• **EXERCISE OBJECTIVE**
Go over the lines below, and when one contains the word "States", copy it.

[Collected data entries]
===

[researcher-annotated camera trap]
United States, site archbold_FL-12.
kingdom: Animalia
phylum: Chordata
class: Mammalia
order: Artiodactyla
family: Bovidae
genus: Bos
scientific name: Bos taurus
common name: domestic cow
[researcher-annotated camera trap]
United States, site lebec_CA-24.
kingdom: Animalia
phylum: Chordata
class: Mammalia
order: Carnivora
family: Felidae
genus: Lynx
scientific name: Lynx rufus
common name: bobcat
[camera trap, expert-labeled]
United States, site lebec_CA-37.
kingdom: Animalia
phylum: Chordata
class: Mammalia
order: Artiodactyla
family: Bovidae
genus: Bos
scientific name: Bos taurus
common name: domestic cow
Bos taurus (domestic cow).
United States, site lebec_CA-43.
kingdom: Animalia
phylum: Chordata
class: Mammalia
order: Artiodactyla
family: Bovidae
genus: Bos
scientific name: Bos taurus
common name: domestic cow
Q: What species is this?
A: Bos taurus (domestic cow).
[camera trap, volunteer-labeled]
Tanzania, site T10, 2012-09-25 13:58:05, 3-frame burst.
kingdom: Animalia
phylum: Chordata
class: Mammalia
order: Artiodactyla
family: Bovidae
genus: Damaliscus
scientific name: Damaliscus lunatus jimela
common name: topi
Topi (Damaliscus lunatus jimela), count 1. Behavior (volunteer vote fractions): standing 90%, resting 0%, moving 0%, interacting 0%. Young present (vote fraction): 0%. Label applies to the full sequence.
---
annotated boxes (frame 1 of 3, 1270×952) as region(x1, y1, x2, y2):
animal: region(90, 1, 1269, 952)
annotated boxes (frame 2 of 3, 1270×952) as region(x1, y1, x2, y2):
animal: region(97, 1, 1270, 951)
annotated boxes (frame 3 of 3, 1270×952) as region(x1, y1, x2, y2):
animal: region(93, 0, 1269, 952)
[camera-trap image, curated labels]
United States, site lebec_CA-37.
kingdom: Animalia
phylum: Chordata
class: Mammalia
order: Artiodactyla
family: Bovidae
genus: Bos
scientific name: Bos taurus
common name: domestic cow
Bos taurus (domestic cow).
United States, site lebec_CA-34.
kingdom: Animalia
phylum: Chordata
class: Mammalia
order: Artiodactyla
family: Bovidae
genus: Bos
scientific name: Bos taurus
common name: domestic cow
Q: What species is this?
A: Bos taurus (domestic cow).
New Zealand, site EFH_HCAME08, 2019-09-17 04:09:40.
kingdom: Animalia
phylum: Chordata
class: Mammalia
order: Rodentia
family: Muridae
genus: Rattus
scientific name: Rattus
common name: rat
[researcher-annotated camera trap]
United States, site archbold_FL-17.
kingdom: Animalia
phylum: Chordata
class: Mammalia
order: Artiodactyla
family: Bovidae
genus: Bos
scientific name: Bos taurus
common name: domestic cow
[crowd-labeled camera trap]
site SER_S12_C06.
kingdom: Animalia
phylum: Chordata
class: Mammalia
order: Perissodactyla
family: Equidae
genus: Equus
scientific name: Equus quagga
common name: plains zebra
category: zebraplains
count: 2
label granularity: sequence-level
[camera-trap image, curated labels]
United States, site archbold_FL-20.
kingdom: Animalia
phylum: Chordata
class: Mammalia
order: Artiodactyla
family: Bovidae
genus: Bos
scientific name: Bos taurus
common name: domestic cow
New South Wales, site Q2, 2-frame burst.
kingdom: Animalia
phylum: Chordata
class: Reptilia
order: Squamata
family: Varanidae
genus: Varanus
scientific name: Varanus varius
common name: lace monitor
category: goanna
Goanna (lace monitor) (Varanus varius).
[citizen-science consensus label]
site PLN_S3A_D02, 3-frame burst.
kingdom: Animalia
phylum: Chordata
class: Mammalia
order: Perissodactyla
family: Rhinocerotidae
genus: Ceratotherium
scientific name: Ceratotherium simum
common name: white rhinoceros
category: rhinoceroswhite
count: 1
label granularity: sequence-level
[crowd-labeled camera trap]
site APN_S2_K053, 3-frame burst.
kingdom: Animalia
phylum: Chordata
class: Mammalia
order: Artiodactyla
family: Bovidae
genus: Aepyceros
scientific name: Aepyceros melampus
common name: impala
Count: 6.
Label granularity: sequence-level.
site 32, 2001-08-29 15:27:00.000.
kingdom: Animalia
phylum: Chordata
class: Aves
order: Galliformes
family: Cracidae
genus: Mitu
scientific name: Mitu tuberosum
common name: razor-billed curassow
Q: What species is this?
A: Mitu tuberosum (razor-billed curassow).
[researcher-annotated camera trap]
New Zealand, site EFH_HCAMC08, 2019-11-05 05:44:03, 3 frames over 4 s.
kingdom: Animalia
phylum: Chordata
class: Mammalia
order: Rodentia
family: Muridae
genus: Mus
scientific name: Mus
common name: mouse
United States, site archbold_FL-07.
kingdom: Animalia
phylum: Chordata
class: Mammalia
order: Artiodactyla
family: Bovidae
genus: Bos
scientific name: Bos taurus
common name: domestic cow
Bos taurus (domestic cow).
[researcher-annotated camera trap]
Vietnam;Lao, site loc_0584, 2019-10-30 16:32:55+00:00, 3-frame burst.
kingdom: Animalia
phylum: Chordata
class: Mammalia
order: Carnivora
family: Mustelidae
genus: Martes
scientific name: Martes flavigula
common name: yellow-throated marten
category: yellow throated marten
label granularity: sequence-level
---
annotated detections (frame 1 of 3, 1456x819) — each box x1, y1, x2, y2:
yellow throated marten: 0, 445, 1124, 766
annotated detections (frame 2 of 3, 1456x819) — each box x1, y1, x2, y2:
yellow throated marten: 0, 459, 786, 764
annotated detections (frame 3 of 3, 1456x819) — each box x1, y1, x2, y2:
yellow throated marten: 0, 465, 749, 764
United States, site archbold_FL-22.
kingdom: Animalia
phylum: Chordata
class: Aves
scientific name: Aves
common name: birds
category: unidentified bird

===

• **RESPONSE TO THIS EXERCISE**
United States, site archbold_FL-12.
United States, site lebec_CA-24.
United States, site lebec_CA-37.
United States, site lebec_CA-43.
United States, site lebec_CA-37.
United States, site lebec_CA-34.
United States, site archbold_FL-17.
United States, site archbold_FL-20.
United States, site archbold_FL-07.
United States, site archbold_FL-22.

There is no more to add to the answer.